Mit der Aktion in Herford ist Tim Bergmann zufrieden. »Wir wollen das Thema in die Öffentlichkeit holen. Das ist uns heute gelungen.«

Der nächste Freitag, der 13., ist übrigens im April. Mal sehen, gegen welches Unternehmen sich dann der Widerstand der Aktivisten richten wird. »Wir kommen auf jeden Fall wieder«, kündigt Tim Bergmann an.

Das sagt H&M

Das schwedische Textilunternehmen weist die Vorwürfe des Vereins »Arbeitsunrecht« zurück. »Wir erschweren keine Betriebsratsarbeit. Es ist nicht korrekt, dass wir Betriebsräte zermürben oder diesen juristisch nachstellen. Im Fall von Kündigungen liegen sehr gut begründete Tatschen vor«, sagt Deutschland-Sprecherin Anna Bünger.

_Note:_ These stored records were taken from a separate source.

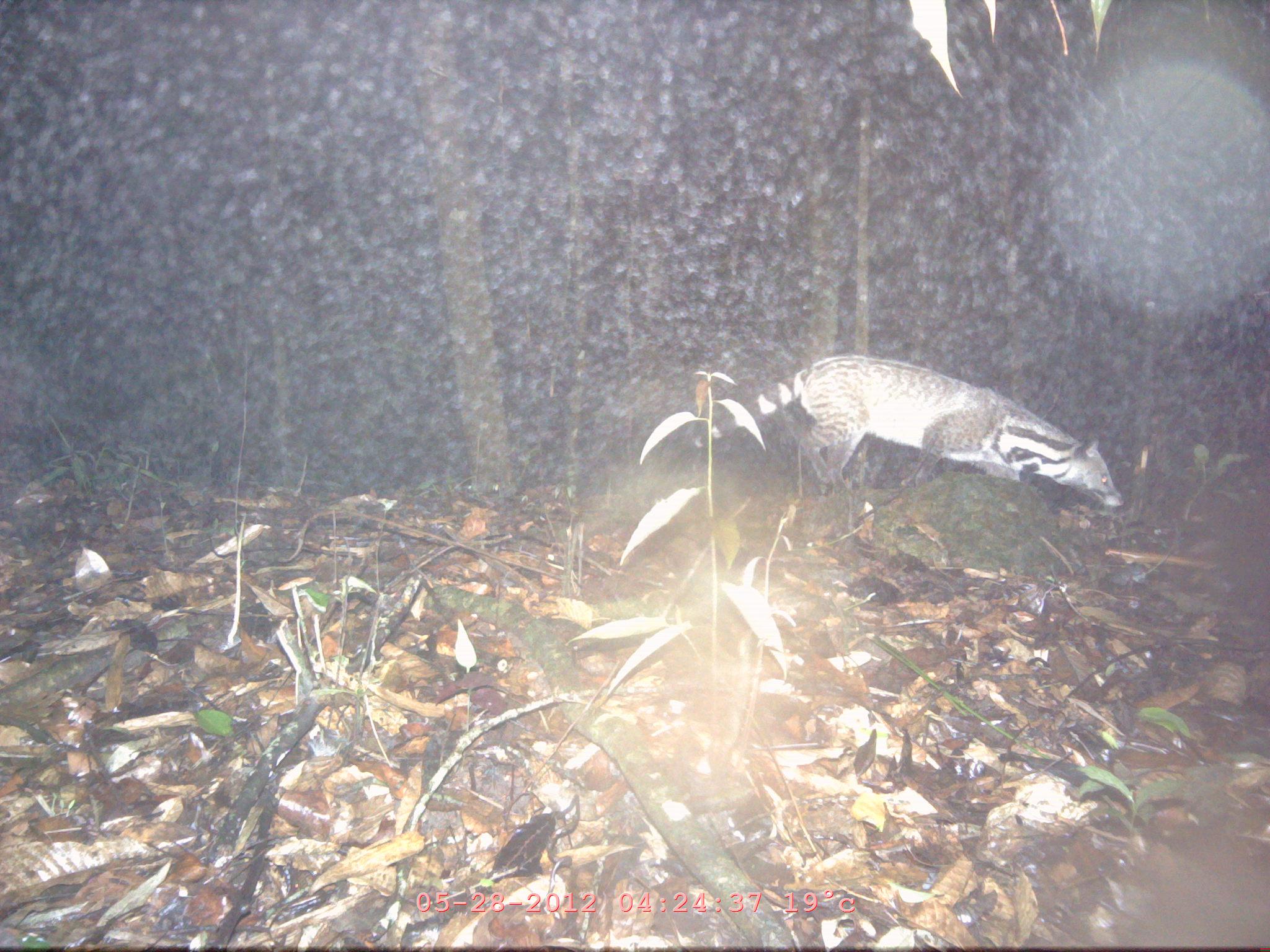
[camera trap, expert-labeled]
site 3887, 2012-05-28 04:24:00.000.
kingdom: Animalia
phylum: Chordata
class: Mammalia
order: Carnivora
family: Viverridae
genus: Viverra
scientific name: Viverra zibetha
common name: large indian civet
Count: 1.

Nie habe es Kündigungen aufgrund von Gewerkschafts- oder Betriebsratsarbeit gegeben und werde es auch in Zukunft nicht geben. Die Maßstäbe für eine Kündigung setzten die gesetzlichen Vorgaben. Als verantwortungsvoll agierendes Unternehmen habe man sowohl die betriebswirtschaftlichen als auch die Interessen der Mitarbeiter im Blick. »Wir nutzen verschiedene Arbeitszeitmodelle, welche das deutsche Arbeitsrecht zulässt.«

Bünger: »H&M pflegt mit dem Gesamtbetriebsrat und den einzelnen Betriebsräten einen konstruktiven Dialog.« Es sei von großer Bedeutung, eine gute Beziehung zu allen Mitarbeitern zu haben. H&M habe sich weltweit zur Einhaltung der Arbeitsnormen der Internationalen Arbeitsorganisation (ILO), eine Sonderorganisation der Vereinten Nationen, bekannt.